--- DOCUMENT TEXT ---
= Beginning of Section =
Mary Frances Heflin (September 20, 1920 – June 1, 1994) was an American actress.

Early years
Heflin was born in Oklahoma City, Oklahoma, the daughter of Fanny Bleecker (née Shippey) and Dr. Emmett Evan Heflin, a dentist. She was the sister of Academy Award-winning actor Van Heflin.

Stage
Heflin made her Broadway debut in her teens and was later featured in the original productions of The Skin of Our Teeth (1942), The World's Full of Girls (1943), I Remember Mama (1944), and the U.S. premiere of Bertolt Brecht's Galileo on July 30, 1947 in Los Angeles.

Other Broadway credits included The Physicists, A Streetcar Named Desire, The Tempest, Sheppey, All in Favor, and The Walrus and the Carpenter.

She starred in London's West End, in John Gielgud's UK premiere of The Glass Menagerie as Laura opposite Helen Hayes. and in touring productions, including two shows opposite Farley Granger.

Television
A life member of The Actors Studio, Heflin had varying roles on many television series in the 1950s and 1960s, including small roles on Kraft Television Theatre and The Patty Duke Show. But her most notable and enduring role was of Mona Kane Tyler, mother of Erica Kane (Susan Lucci) on the soap opera All My Children. She played the role from January 1970 until her death in June 1994.
= End of Section =
--- Stored data entries ---
= Beginning of Section =
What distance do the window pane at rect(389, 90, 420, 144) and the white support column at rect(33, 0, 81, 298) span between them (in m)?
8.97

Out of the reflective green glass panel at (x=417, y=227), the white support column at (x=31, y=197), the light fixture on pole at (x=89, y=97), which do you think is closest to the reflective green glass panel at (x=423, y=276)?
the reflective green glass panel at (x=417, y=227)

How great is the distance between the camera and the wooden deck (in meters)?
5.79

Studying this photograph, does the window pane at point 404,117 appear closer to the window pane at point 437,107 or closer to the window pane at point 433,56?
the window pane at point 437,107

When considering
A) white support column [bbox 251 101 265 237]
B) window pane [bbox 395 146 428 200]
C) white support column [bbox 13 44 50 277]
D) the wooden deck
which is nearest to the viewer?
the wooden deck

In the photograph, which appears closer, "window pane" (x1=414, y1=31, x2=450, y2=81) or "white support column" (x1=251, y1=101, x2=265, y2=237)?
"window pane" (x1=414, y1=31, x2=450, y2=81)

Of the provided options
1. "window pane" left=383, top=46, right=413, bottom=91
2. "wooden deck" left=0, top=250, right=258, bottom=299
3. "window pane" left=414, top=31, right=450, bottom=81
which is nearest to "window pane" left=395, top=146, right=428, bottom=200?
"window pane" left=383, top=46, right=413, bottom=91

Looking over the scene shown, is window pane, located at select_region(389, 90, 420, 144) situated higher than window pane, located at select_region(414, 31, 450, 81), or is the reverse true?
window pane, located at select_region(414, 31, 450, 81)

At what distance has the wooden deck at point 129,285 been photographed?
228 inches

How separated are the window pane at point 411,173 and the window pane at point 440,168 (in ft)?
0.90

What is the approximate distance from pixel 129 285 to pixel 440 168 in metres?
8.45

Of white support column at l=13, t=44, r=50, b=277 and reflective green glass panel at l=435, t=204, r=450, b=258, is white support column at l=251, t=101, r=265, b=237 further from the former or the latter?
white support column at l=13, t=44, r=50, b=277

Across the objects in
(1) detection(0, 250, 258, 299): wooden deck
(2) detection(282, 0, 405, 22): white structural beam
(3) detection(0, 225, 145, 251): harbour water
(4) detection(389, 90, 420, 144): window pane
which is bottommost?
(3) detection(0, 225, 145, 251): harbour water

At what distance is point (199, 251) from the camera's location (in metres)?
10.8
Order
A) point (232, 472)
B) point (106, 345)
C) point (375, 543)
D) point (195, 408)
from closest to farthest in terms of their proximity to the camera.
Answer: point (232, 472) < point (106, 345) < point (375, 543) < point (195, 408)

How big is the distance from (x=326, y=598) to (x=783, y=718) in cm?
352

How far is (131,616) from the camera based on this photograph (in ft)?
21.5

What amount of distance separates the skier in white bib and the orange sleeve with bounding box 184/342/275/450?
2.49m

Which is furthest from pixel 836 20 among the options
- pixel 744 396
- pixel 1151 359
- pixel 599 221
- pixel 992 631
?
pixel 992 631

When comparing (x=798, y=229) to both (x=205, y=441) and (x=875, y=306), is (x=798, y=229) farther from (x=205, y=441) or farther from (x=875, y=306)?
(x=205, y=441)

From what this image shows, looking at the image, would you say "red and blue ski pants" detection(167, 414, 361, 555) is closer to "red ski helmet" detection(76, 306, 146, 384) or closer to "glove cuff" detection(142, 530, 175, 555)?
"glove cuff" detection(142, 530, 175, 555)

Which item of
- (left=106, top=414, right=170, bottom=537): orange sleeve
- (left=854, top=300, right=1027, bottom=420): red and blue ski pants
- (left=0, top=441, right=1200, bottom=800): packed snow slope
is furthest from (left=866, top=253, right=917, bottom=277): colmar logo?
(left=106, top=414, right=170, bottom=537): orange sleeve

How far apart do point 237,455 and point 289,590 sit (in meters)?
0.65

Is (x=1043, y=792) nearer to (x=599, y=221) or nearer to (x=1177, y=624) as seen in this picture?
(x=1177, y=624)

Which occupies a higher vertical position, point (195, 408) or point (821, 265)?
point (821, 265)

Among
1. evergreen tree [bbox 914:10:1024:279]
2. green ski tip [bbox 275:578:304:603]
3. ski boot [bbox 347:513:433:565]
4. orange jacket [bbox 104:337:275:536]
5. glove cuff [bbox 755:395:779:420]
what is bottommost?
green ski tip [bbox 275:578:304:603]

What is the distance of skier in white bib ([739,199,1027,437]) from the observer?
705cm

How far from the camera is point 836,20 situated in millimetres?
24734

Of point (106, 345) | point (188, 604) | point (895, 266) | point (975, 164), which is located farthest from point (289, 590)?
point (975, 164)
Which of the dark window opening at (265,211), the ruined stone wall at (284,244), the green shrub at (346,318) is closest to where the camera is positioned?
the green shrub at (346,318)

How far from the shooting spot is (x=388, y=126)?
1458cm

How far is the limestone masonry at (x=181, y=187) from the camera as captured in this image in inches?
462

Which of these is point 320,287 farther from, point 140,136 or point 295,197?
= End of Section =
--- TASK INSTRUCTIONS ---
A. Revise the Frances Heflin biography from "She starred in" to "in June 1994.", replacing "touring productions" with "regional productions".
B. Resume the Frances Heflin biography after its final sentence.

--- RESULTS FOR THE EXERCISE ---
A.
She starred in London's West End, in John Gielgud's UK premiere of The Glass Menagerie as Laura opposite Helen Hayes. and in regional productions, including two shows opposite Farley Granger.

Television
A life member of The Actors Studio, Heflin had varying roles on many television series in the 1950s and 1960s, including small roles on Kraft Television Theatre and The Patty Duke Show. But her most notable and enduring role was of Mona Kane Tyler, mother of Erica Kane (Susan Lucci) on the soap opera All My Children. She played the role from January 1970 until her death in June 1994.

B.
Death
In 1992, when Heflin was first diagnosed with lung cancer, Mona was diagnosed with cancer on the show. Heflin died in New York City in 1994 of lung cancer, aged 73. In August 1994, the soap aired a special episode, showcasing the best of Heflin's performances in the form of a memorial service for Mona.

Family
Frances Heflin was married briefly to filmmaker Sidney Kaufman, and then to film composer Sol Kaplan. She and Kaplan had three children: Jonathan Kaplan, a film director; Nora Heflin, a stage and film actress (who adopted her mother's maiden name); and Mady Kaplan, a television and soap opera actress. Actress Marta Heflin was her niece.

Filmography

Radio appearances

References

External links

 
 
 

1920 births
1994 deaths
American soap opera actresses
American stage actresses
American television actresses
Deaths from lung cancer in New York (state)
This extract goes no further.